*Directions*
Quote the listing below word for word, from its first line through the line containing "point (133, 593) →", both ends included.

--- Begin Data lines ---

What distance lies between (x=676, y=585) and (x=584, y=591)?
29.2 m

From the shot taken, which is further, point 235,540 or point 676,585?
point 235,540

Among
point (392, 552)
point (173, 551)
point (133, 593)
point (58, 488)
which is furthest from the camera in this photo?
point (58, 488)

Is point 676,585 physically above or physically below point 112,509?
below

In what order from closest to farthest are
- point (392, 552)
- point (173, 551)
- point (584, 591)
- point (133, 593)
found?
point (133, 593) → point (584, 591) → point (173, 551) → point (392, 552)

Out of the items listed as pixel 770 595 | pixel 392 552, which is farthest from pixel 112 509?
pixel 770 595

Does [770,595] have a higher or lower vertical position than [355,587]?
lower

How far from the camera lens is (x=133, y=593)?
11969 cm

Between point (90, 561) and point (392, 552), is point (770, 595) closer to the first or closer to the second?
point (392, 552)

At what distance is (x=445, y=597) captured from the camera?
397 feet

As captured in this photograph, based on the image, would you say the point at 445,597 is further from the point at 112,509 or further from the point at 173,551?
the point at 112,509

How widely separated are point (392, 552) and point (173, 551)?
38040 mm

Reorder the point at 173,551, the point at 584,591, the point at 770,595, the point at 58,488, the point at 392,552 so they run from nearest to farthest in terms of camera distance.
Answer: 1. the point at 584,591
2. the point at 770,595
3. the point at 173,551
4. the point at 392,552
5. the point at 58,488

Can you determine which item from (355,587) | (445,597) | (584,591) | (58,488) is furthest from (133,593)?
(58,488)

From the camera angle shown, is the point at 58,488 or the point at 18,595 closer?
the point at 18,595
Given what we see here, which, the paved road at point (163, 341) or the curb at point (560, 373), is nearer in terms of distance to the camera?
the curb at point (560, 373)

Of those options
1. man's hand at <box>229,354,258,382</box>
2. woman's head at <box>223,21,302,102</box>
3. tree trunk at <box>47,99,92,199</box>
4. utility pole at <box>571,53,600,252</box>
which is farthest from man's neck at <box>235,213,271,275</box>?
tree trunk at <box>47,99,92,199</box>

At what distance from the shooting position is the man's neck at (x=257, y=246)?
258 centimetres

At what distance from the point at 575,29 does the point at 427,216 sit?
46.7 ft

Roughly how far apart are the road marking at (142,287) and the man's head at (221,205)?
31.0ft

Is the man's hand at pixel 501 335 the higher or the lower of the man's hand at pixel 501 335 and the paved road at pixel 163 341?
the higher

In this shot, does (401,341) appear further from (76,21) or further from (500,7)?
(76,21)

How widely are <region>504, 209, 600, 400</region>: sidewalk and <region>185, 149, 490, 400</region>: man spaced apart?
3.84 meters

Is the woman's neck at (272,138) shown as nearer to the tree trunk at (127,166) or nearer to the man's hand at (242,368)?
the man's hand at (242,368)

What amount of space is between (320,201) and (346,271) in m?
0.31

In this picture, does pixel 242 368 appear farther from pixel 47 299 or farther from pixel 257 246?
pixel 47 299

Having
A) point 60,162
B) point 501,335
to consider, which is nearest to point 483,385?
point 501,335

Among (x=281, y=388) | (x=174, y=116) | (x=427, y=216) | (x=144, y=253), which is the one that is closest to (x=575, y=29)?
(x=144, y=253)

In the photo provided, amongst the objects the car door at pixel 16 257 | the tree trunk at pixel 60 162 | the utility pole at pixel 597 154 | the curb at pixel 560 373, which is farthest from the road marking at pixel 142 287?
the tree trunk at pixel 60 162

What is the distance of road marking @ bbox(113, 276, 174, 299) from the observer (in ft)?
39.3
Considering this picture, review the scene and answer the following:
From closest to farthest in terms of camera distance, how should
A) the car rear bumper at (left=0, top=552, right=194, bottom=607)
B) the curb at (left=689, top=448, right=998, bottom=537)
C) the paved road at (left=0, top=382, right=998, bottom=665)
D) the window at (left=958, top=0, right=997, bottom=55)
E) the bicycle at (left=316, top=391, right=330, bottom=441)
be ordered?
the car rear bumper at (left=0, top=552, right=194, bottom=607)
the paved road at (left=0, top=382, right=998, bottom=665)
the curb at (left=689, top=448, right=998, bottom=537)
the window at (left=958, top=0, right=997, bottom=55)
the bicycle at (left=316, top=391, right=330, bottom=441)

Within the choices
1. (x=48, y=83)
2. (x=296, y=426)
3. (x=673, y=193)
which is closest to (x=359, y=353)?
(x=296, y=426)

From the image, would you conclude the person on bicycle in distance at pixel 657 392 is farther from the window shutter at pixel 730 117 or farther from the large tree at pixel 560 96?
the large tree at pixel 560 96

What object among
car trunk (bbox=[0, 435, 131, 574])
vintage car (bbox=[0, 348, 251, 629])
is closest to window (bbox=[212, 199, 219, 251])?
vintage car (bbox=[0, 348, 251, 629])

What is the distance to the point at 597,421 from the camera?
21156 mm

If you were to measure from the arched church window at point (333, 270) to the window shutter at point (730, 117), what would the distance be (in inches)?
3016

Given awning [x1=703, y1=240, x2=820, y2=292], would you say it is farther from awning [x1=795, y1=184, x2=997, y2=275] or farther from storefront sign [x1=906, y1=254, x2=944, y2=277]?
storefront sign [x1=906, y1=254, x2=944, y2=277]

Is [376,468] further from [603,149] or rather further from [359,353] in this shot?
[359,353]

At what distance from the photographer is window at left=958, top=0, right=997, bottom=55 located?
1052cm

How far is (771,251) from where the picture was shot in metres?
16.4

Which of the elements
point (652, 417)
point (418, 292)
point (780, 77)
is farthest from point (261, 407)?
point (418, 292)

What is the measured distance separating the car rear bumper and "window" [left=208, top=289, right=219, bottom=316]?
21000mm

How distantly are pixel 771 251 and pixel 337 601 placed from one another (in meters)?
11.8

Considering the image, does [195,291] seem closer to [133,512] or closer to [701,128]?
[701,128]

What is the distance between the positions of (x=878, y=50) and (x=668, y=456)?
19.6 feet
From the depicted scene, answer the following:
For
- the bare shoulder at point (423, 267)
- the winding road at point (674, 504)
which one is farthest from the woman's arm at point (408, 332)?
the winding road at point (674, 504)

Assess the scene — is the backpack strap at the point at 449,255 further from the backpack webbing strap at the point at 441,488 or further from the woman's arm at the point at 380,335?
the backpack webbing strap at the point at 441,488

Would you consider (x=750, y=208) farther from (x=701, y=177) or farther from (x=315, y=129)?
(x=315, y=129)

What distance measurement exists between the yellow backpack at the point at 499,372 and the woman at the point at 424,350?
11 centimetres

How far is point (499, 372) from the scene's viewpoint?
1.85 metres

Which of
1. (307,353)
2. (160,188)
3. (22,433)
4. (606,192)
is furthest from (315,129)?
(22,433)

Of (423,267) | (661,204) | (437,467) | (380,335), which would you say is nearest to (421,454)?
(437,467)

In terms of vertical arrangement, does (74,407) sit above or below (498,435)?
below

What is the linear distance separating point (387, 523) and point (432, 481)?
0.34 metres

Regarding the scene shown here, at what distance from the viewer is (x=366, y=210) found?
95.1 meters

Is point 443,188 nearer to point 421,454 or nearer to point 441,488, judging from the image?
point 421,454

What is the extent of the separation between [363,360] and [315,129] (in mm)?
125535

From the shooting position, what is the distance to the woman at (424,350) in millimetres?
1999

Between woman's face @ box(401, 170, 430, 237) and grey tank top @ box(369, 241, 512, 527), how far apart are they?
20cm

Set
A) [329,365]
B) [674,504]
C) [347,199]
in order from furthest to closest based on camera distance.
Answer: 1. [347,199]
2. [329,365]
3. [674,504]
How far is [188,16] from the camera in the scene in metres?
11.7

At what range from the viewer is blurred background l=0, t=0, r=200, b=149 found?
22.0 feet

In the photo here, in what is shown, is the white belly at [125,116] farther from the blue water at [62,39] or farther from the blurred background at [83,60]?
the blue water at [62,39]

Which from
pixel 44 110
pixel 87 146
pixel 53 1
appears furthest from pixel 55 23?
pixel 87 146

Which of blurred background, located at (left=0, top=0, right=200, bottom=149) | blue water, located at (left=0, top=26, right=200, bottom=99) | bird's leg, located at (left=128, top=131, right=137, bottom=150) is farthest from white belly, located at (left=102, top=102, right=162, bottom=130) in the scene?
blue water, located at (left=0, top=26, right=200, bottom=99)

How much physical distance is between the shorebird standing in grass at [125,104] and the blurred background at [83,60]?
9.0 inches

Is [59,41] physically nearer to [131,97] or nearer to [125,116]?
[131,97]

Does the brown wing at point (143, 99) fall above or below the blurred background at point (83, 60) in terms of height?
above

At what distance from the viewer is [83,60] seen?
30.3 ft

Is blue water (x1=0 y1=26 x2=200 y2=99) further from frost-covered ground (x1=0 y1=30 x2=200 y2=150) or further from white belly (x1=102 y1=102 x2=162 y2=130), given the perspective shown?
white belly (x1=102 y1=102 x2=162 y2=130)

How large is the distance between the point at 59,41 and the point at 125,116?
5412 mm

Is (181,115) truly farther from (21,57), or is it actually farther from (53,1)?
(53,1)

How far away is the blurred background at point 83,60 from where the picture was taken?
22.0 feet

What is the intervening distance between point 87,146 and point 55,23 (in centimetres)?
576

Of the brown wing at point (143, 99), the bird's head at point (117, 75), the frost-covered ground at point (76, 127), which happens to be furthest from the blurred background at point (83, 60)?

--- End Data lines ---

*Task answer*
What distance lies between (x=676, y=585) and (x=584, y=591)?
29.2 m

From the shot taken, which is further, point 235,540 or point 676,585?
point 235,540

Among
point (392, 552)
point (173, 551)
point (133, 593)
point (58, 488)
which is furthest from the camera in this photo?
point (58, 488)

Is point 676,585 physically above or physically below point 112,509?
below

In what order from closest to farthest are
- point (392, 552)
- point (173, 551)
- point (584, 591)
- point (133, 593)
found?
point (133, 593) → point (584, 591) → point (173, 551) → point (392, 552)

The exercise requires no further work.